# OBJETIVO DO EXERCÍCIO
Traduza para o inglês esta frase do texto sobre Negra Jaque: "A vida pessoal permeou o bate-papo do início ao fim."

# TEXTO FORNECIDO

“Sou uma mulher, professora, pedagoga, mãe do Erick de 11 anos, rapper, ativista, produtora da cultura hip hop – e de tudo o que ela me oferece, tudo o que ela me dá”. Assim definiu-se Negra Jaque, em uma conversa descontraída, mas com muita profundidade, durante o Set Guaíba do dia 5 de março. Não precisa muito para perceber que ela é muito mais.
Jaque chegou chegando ao estúdio da Rádio Guaíba, com uma energia e uma força impactantes (positivamente, claro!). Junto com o sorriso largo e relativamente fácil, vem a carga e a potência que a moradora do morro da Cruz precisou desenvolver ao longo dos anos para não ser engolida pelo sistema opressor.
A vida pessoal permeou o bate-papo do início ao fim. Falou sobre a carga de ser irmã mais velha e se tornar referência após a morte recente dos pais. Falou sobre a mudança repentina na vida, em 2012, quando saiu da condição de “recatada e do lar” após uma separação que a fez se deparar com a realidade de viver em uma casa sozinha com uma criança pequena. Falou sobre o ingresso na universidade através do Prouni e largou um sonoro uhuuu! quando contou que só foi possível pela existência de cotas.
Foi a partir de um feliz encontro com a cultura hip hop em 2006, durante um curso de educação popular – onde estudou Paulo Freire, as manifestações e organização da juventude pelo mundo – que foi se formando a personalidade de Jaque. Não demorou muito para ingressar em grupos e dar o passo desafiador de assumir o próprio projeto. “Em 2012 eu decidi ‘sou Negra Jaque e vamos encarar o mundo’. Comecei a escrever e não parei mais. Participei da Batalha do Mercado onde fui campeã da edição de julho do ano de 2015 e ali comecei a gravar o disco”, relatou ela, que foi a primeira mulher a vencer a batalha. Depois disso, veio o segundo disco, participações com a Rafuagi e a Ultramen e outros trabalhos.
O ativismo de Jaque enfrenta paredes a escalar. A do preconceito é a principal: “acho que ainda uma galera tem uma resistência muito grande sobre o que a gente preserva da cultura hip hop. Em todos os movimentos tem gente que não faz legal. Tem gente que incita a violência, tem gente que objetifica mulheres… só que o hip hop é um movimento de periferia. É um movimento de negros, então tem uma tripla resistência e ainda é muito difícil”. A resposta foi à minha pergunta sobre a realidade da cultura na capital dos gaúchos, em que ela também cita que Porto Alegre está longe de oportunizar acesso igualitário a todos os artistas e integração de todos os gêneros.

# LISTAGEM FORNECIDA
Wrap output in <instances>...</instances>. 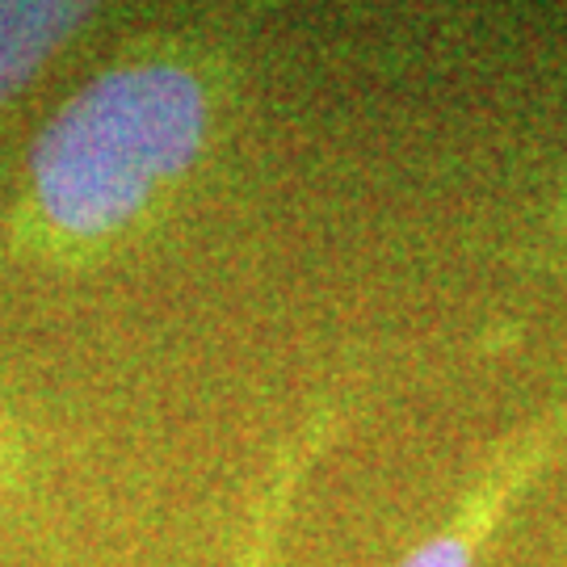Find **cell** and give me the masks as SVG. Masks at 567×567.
Instances as JSON below:
<instances>
[{"mask_svg":"<svg viewBox=\"0 0 567 567\" xmlns=\"http://www.w3.org/2000/svg\"><path fill=\"white\" fill-rule=\"evenodd\" d=\"M244 81V21L210 13L126 39L30 143L0 224L9 257L81 274L147 244L215 168Z\"/></svg>","mask_w":567,"mask_h":567,"instance_id":"1","label":"cell"},{"mask_svg":"<svg viewBox=\"0 0 567 567\" xmlns=\"http://www.w3.org/2000/svg\"><path fill=\"white\" fill-rule=\"evenodd\" d=\"M567 458V374L526 421L501 433L450 517L395 567H475L513 508Z\"/></svg>","mask_w":567,"mask_h":567,"instance_id":"2","label":"cell"},{"mask_svg":"<svg viewBox=\"0 0 567 567\" xmlns=\"http://www.w3.org/2000/svg\"><path fill=\"white\" fill-rule=\"evenodd\" d=\"M349 391H328L299 416V425L286 433L278 450L269 454L261 471L257 496L248 501V517L240 529V547L231 567H274L286 526L295 517V505L303 496L307 475L324 458V450L337 442V433L349 421Z\"/></svg>","mask_w":567,"mask_h":567,"instance_id":"3","label":"cell"},{"mask_svg":"<svg viewBox=\"0 0 567 567\" xmlns=\"http://www.w3.org/2000/svg\"><path fill=\"white\" fill-rule=\"evenodd\" d=\"M97 13L81 0H0V110L18 102Z\"/></svg>","mask_w":567,"mask_h":567,"instance_id":"4","label":"cell"},{"mask_svg":"<svg viewBox=\"0 0 567 567\" xmlns=\"http://www.w3.org/2000/svg\"><path fill=\"white\" fill-rule=\"evenodd\" d=\"M508 257L529 278L567 282V168L526 210Z\"/></svg>","mask_w":567,"mask_h":567,"instance_id":"5","label":"cell"},{"mask_svg":"<svg viewBox=\"0 0 567 567\" xmlns=\"http://www.w3.org/2000/svg\"><path fill=\"white\" fill-rule=\"evenodd\" d=\"M25 475V433L13 408L0 400V501L9 496V487H18Z\"/></svg>","mask_w":567,"mask_h":567,"instance_id":"6","label":"cell"}]
</instances>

# RESPOSTA DO EXERCÍCIO
Her personal life ran through the conversation from beginning to end.